----- Page excerpt -----

Not sure what to write for the desired salary when applying for a job?
We asked managers and HR experts to present a deeper insight on what to write, and what not to write on your job application.
CEO, Hire Talent
You should always put the salary you feel you are worthy of and what will allow you to maintain or incrementally improve your desired standard of living.
If you put anything less than that you will always be unhappy with your job. Being unhappy at work where you spend most of your time is miserable, if the job doesn’t pay what will make you happy then it’s not the right job for you. This unhappiness will inevitably catch up with you until you quit or find something else.
Long term success comes from doing something for long enough to become an expert at that job, short term jobs that last less than 1 year an extremely detrimental to your ability to demonstrate expertise.
Ideally doing a job for at least three years is what it takes to begin to demonstrate mastery. With mastery income and financial reward will follow, so if you are trying to level up your income think about sticking with a career for longer than three years at a time. This way if you do move to another company you will be in a better position to get a significantly higher level of compensation.

-----

▶ _Work instruction_:
Decide whether each statement agrees with the salary advice, answering yes or no and quoting the words of the text that settle it: (a) it recommends writing a salary lower than what you feel you are worth; (b) it says that ideally at least three years in a job is what it takes to begin to demonstrate mastery; (c) it says the unhappiness of a job that pays too little will fade over time. The material after this point comes from a separate source.

----- Supplied data -----

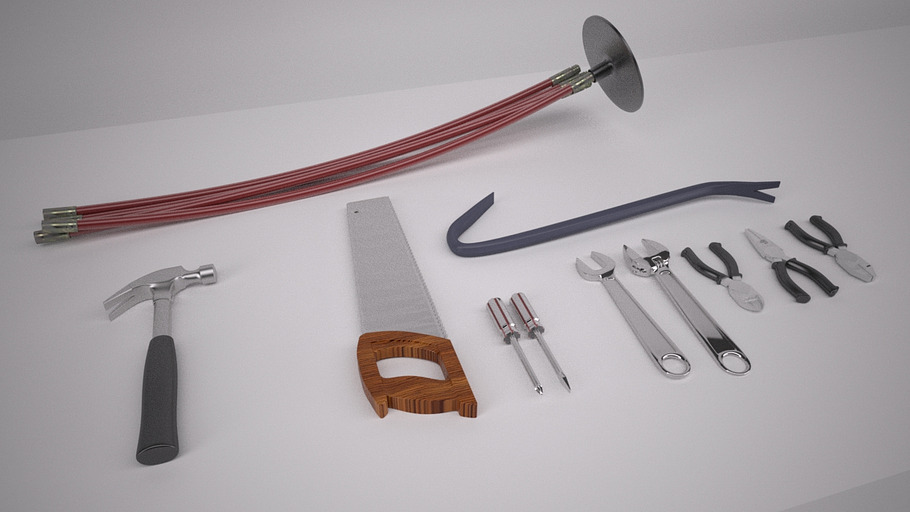 Tool Set Bundle Pack in Objects - product preview 1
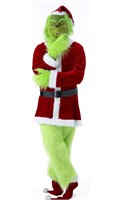 $69 Grinch adult  Costume L/XL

-----

▶ _Answer section_:
(a) No: "You should always put the salary you feel you are worthy of"
(b) Yes: "Ideally doing a job for at least three years is what it takes to begin to demonstrate mastery."
(c) No: "This unhappiness will inevitably catch up with you until you quit or find something else."